For his part, when Bluebeard spots the telltale blood stain on the key to the forbidden chamber, he is sad and disappointed, once again his bride has been unable to remain 'unopened' and so must be literally opened, as in decapitated. But Breillat's crafty beauty knows to stall, to feign compliance with her impending death on certain conditions, and to seek help from the passing musketeer/woodsman(the woodsman gets all the girls because he's already 'slain' his own wolf). If she merely screams and cringes, she's devoured. This is a valuable honeymoon lesson considering the absurdly young marriage ages of our forebears, one surely told by moms of old: do not resist or cringe when your new husband advance; instead, flatter, and stall him. If he will but relent today he shall get double tomorrow, and so on until a nice woodsman can rescue her, or she can develop enough that her deflowering is less of a painful, traumatizing violation.

The patriarchal readings of these tales runs counter to this approach, flipping the beast into a prince with a magic (phallic) wand and happily ever aftering the story before the children reading can learn that the magic wand's spell fades in a matter of hours. Soon enough the hair begins to creep back on their prince and his fangs grow long with the full moon. He seems to get uglier and more ill-tempered as the marriage marches on; that's the part Disney rolls its credits over. Only Breillat dares see not just the beast, but the frog, the vile toad still dwelling behind the sparkly eyes of the prince, and only Breillat nonetheless finds a way to love the thing, proverbial warts and all.

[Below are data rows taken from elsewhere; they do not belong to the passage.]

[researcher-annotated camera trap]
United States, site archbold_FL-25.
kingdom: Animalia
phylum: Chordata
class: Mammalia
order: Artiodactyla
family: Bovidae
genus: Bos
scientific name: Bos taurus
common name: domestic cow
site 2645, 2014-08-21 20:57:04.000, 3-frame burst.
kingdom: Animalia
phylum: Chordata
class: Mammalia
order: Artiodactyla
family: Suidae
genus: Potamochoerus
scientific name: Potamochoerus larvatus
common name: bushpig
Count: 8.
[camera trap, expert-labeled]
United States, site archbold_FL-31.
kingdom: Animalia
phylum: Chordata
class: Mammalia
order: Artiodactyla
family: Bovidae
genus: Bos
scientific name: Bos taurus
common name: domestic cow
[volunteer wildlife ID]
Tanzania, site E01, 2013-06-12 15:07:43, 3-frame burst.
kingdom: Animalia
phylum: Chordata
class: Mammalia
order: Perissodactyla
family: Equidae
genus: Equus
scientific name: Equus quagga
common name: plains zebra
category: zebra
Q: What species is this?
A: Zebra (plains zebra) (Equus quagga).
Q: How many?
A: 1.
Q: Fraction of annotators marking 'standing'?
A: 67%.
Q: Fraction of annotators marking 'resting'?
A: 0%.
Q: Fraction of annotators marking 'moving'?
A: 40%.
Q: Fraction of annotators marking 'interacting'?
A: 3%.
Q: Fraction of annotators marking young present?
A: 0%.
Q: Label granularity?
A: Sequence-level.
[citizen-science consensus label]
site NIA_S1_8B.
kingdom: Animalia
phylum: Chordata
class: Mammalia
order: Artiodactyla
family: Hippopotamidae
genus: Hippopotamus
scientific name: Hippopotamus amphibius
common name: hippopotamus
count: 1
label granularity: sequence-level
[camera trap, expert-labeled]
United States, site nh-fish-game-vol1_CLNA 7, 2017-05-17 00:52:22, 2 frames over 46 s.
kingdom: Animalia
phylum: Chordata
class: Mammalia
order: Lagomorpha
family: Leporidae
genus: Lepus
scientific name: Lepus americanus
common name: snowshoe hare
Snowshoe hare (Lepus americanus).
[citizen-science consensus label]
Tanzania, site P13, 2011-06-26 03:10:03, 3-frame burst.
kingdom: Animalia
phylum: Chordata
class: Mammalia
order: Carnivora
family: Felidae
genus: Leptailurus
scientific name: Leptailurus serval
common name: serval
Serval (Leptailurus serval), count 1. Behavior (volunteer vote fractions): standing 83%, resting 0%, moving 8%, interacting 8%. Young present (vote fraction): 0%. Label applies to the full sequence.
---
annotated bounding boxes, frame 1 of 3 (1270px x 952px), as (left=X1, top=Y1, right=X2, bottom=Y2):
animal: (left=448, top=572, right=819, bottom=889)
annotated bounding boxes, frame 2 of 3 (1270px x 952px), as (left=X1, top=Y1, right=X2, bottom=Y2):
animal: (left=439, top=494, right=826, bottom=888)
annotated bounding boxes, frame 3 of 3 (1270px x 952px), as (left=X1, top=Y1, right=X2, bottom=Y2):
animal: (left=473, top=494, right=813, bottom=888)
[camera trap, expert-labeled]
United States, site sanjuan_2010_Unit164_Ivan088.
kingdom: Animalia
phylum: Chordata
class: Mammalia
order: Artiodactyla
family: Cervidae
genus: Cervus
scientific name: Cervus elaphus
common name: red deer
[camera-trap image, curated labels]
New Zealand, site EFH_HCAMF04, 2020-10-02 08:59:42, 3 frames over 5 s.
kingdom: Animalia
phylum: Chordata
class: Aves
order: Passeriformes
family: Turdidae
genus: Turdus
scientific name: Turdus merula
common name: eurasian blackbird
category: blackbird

In her fearless approach towards this taboo subject, Breillat seems to possess an ambivalent--if not outright hostile--attitude towards sex. Her liberated female characters are often accused of being masochist subjects. But we have to dig deeper for her real reaction, perhaps a way would be to see her as the French female version of Lars Von Trier. But where Lars uses the D.W. Griffith / Sirkian soap opera woman's story in his savage deconstruction of innocence, purity, deflowering and sex, Breillat eschews any direct relation with 'woman's picture' trappings, to shoot for pure myth, looking past Griffith all the way back to the dawn of the printing press. Her cinema is--in Bluebeard literally--like the pages of a storybook that shows everything the normal books do not.